>> BEGIN Text to read
One more example from another highly competitive, commodity industry – consumer electronics:

Yes the iPad is an amazing product but let’s face it – it has a lot of competition and from a hardware perspective most of the competing products are almost identical.

Yet look at this commercial – it’s an ad about the remarkable cover that you can get for your iPad. Not one word or mention about the device’s features, benefits or specifications.

Notice in all three of the examples the actual product being sold is a commodity and what makes it remarkable is something totally peripheral to what you are buying.

Yet the seller can and does, command premium pricing because they are selling a remarkable experience. Not only is the customer happy to pay the premium but in fact rewards the seller by spreading the message about their product or service. Why? Because we all want to share things and experiences that are remarkable.

What can you do in your business that’s remarkable?
>> END Text to read
>> BEGIN Extracted information
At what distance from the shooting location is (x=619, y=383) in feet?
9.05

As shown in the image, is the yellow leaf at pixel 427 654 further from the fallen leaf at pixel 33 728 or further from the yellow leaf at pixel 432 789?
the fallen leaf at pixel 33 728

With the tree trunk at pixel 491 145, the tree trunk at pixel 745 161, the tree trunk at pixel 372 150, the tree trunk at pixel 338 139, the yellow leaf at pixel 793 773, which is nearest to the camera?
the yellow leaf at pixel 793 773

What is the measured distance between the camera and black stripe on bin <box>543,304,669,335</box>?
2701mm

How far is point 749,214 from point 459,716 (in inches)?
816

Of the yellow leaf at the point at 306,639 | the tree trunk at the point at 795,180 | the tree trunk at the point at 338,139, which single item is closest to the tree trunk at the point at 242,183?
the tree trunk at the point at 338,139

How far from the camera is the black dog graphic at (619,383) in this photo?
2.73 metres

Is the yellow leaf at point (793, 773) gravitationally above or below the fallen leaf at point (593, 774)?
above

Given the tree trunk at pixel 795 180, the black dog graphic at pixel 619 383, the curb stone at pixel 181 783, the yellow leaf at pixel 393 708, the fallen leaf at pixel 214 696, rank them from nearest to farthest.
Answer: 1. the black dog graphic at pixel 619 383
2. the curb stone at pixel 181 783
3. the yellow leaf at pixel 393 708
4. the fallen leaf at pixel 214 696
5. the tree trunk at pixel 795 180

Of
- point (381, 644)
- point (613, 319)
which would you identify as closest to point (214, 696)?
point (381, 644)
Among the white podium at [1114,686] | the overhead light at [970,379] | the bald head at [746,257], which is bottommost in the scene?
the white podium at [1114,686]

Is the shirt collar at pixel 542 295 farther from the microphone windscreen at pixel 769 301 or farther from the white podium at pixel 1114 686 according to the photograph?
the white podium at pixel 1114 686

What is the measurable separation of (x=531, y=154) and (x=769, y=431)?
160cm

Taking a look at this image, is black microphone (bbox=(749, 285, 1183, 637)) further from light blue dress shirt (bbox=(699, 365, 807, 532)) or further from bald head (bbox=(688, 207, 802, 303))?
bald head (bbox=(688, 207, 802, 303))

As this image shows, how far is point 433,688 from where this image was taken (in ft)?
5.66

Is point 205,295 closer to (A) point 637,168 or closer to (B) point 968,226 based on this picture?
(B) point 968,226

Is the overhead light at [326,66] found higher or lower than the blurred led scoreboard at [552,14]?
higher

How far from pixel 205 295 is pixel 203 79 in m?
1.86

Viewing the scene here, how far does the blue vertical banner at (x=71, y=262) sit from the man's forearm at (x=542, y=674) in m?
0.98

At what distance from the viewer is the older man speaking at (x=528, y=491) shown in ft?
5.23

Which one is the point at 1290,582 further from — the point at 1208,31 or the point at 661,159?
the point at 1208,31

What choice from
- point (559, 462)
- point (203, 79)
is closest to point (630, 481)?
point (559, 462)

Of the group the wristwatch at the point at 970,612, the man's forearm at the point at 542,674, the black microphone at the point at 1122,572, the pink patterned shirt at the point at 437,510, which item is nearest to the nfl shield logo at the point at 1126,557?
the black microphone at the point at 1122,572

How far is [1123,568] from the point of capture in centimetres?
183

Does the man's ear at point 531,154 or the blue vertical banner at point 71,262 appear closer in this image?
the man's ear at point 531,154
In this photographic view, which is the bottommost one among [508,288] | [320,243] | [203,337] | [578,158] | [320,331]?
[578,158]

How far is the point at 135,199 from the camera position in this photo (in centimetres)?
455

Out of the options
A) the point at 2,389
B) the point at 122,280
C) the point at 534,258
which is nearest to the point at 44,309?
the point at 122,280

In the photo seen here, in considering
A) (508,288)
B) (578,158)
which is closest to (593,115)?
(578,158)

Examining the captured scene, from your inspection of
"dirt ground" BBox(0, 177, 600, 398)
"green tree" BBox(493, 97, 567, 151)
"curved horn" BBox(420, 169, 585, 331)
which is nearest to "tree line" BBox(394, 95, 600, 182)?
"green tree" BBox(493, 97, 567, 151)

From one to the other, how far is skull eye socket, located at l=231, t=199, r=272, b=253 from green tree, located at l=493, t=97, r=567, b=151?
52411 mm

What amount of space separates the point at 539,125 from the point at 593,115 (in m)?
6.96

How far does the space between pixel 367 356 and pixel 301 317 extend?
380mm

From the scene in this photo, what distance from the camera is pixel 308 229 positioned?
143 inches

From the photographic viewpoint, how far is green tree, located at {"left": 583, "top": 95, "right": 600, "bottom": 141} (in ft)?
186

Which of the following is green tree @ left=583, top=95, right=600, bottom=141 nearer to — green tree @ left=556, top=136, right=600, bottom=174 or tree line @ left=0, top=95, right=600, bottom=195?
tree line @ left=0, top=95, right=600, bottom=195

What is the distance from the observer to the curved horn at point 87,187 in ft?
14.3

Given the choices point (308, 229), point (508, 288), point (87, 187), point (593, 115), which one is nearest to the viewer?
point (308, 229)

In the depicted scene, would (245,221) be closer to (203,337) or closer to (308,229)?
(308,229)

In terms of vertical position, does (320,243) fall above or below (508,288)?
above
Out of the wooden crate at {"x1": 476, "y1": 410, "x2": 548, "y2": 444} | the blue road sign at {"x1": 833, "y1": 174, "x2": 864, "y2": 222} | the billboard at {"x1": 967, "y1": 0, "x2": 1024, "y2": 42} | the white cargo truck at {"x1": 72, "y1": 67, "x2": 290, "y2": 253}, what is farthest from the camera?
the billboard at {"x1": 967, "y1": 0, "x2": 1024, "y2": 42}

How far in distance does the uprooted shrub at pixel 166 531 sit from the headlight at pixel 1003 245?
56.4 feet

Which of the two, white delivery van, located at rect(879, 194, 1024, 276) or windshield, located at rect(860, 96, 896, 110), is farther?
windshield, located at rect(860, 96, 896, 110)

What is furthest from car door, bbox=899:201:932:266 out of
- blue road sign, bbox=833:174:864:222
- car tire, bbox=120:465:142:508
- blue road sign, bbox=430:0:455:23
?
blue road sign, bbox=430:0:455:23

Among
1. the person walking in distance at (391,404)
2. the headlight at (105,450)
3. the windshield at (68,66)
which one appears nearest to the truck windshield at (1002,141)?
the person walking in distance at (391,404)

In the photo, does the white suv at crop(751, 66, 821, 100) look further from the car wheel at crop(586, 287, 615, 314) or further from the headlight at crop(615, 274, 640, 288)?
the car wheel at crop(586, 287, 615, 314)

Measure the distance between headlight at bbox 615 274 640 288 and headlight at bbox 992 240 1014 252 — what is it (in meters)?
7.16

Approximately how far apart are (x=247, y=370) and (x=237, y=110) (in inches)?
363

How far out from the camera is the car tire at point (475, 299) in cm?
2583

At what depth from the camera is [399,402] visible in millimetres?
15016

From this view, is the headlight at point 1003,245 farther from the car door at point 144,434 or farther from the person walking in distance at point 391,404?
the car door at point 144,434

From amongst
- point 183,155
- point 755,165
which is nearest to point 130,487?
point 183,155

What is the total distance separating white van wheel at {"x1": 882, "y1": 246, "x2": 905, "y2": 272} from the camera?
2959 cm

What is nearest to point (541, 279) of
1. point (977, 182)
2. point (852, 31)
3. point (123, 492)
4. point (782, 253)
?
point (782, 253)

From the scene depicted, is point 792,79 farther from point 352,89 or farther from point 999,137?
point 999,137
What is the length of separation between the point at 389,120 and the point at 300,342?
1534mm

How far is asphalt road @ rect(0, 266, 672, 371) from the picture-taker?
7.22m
>> END Extracted information
[Exercise set]
**a.** Write out the passage about remarkable products, everything from "One more example" down to "you are buying.".
**b.** In the records, rewrite everything from the line containing "What is the total" down to the end, replacing "camera" with "photographer" and leaving all else unchanged.
The passage about remarkable products and the records are separate material.

[Worked answers]
**a.**
One more example from another highly competitive, commodity industry – consumer electronics:

Yes the iPad is an amazing product but let’s face it – it has a lot of competition and from a hardware perspective most of the competing products are almost identical.

Yet look at this commercial – it’s an ad about the remarkable cover that you can get for your iPad. Not one word or mention about the device’s features, benefits or specifications.

Notice in all three of the examples the actual product being sold is a commodity and what makes it remarkable is something totally peripheral to what you are buying.

**b.**
What is the total distance separating white van wheel at {"x1": 882, "y1": 246, "x2": 905, "y2": 272} from the photographer?
2959 cm

What is nearest to point (541, 279) of
1. point (977, 182)
2. point (852, 31)
3. point (123, 492)
4. point (782, 253)
?
point (782, 253)

From the scene depicted, is point 792,79 farther from point 352,89 or farther from point 999,137?
point 999,137
What is the length of separation between the point at 389,120 and the point at 300,342?
1534mm

How far is asphalt road @ rect(0, 266, 672, 371) from the picture-taker?
7.22m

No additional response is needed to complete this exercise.